Hoyt died on September 8, 2013. Below are his obituary and a remembrance by Bill Manuel '64.
September 15, 2013
Hoyt Farnsworth Wilson, 71, passed away Sunday, September 8, 2013 at the St. Charles Medical Center in Bend, Oregon, following a sudden illness. He was a longtime resident of the Mann Lake Ranch on the eastern side of Steens Mountain southeast of Burns, Oregon.
Hoyt grew up in Portland. He graduated from the Hotchkiss School, a college preparatory school in Lakeville, Connecticut, and then went on to graduate from Yale University in 1964. In that year, Hoyt and Mary (nee Miller) married at the Hinson Memorial Baptist Church in Portland. He was attending the graduate business school at the University of Oregon when they moved to the ranch to help Hoyt's parents run the operation.
Hoyt served on the local school board for many years, and was president for a time. He was also active in the local Farm Bureau, and served on the Steens Mountain Advisory Committee for over 10 years. He also served for many years on the board of the Package Containers Company of Canby, Oregon.
Hoyt was a steadfast and loyal husband, father, brother, and friend. He gave pleasure and support to all with his unpretentious presence and ready wit. His love for his family knew no bounds. He will be greatly missed.
Hoyt is survived by his wife of 49 years, Mary; his daughter Katharine "Kali" of Portland; his son Hoyt and Hoyt's wife Dana and their children Kate and Sofia of Bend, Oregon; and his daughter Alexa and Alexa's husband John Maley and their children Eli and Oscar who reside on the Mann Lake Ranch. He is also survived by his four siblings — Judy Child, Gregg Wilson, Genevieve Laxague, and Mardi Chase — and eleven nieces and nephews. He was preceded in death by his parents, Robert Wilson and Constance Ickes, stepfather Millard Ickes, stepmother Barbara Pooley Wilson, and sister Katharine.
Hoyt's ashes will be returned to Steens Mountain at a later date with the family present. Contributions can be made to a Harney County charity of one's choice, or to the Oregon Cattlemen Association.
Remembrance by Bill Manuel '64
I met Hoyt on a trip to the west the summer before freshman year. George Humphrey, who died in 2012, and I drove first to Hoyt's family's place in Warm Springs, Oregon on our way to work for a nickel mine in southwest Oregon. Hoyt and George had been close friends at Hotchkiss and would be roommates at Yale. Immediately upon our arrival we joined Hoyt at his job for the family logging operation. Hoyt and a crew were felling, stripping, and loading pine trees to take to the mill. You could see that Hoyt thrived in a physically demanding and even perilous world. Work gloves were needed. For me it was an adventure. For Hoyt it was more fundamental. If a job needed work gloves, it was worthwhile.

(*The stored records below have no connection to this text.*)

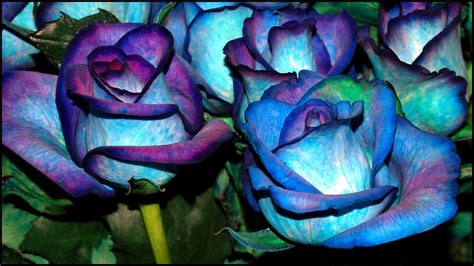 Hd Blue Flower Wallpapers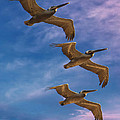 The Flight Of The Pelican by Lena  Owens OLena Art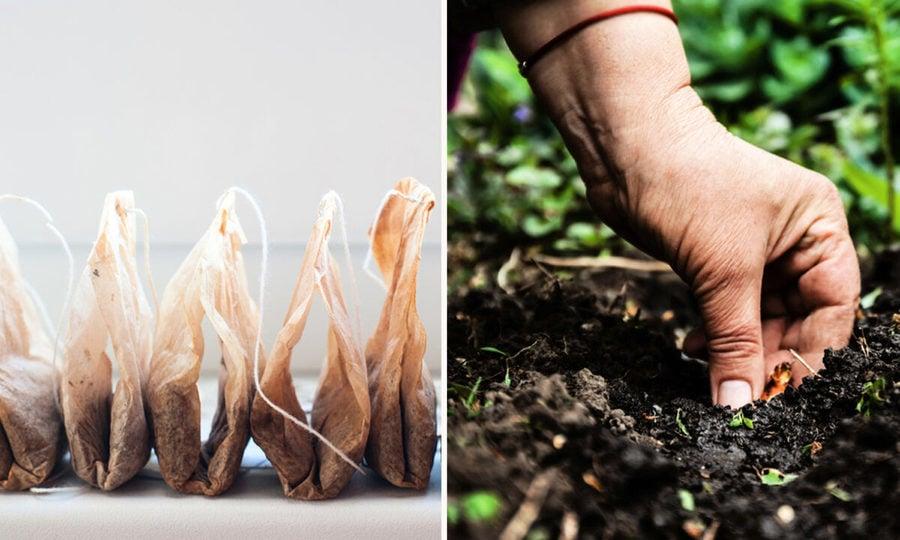 廢茶袋埋入土壤 九個令人驚訝的實用理由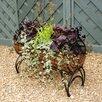Poppy Forge Regal Novelty Raised Garden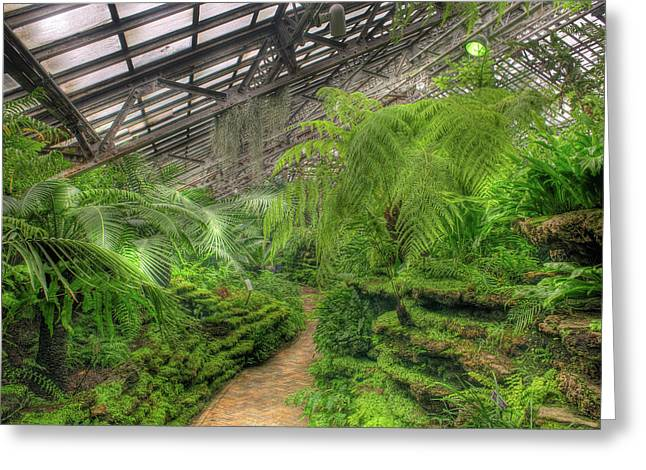 Garfield Greeting Cards - Garfield Park Conservatory Path Chicago Greeting Card by Steve Gadomski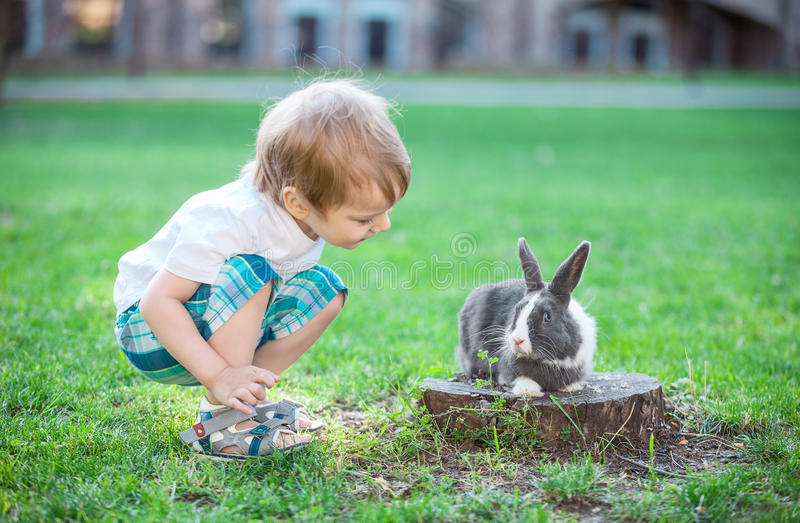 Weinig jongen die met konijn spelen stock afbeelding
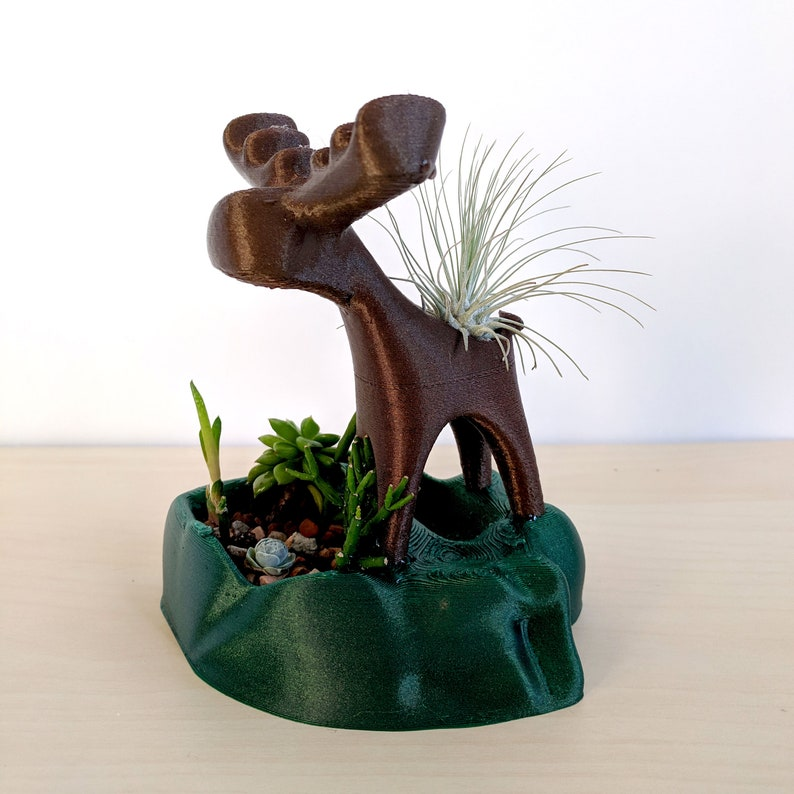 Moose Air Plant Holder and Succulent Planter Cute Moose image 0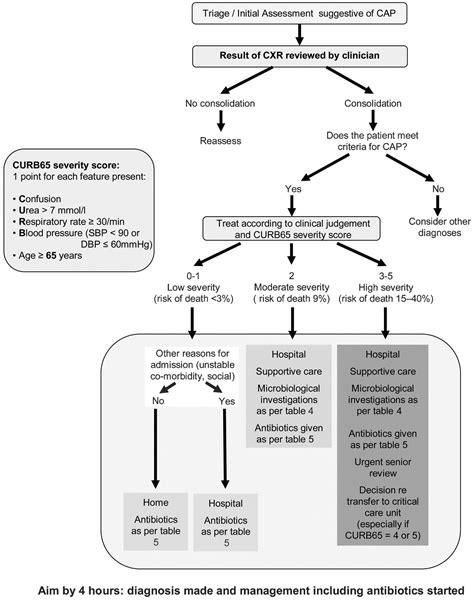 pathophysiology of pneumonia diagram pathophysiology of community acquired pneumonia schematic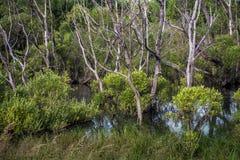 Torra träd i vatten bland gröna buskar Arkivbilder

That visit to Warm Springs was a special time for me. Hoyt's family was so welcoming, I began to feel a bond with Oregon. Two other visits deepened the connection. I passed through in the late summer of 1963 and then came out for Hoyt's wedding to Mary.
We began our Yale experience in a rooming group in Wright Hall that included George Humphrey, Randy Labbe, John Monath, Demi Gibson, Dick Goodyear, and Wally Winter. Am I forgetting anyone? It is hard to tell of Hoyt's time at Yale without frequent mention of George. Hoyt and I both played the guitar, neither with great artistry. But this was the folk era. The important thing was the song, not the performance. Our entry group shared a lot of conversations, weekend celebrations, and quiet times during the three years we were together at Saybrook.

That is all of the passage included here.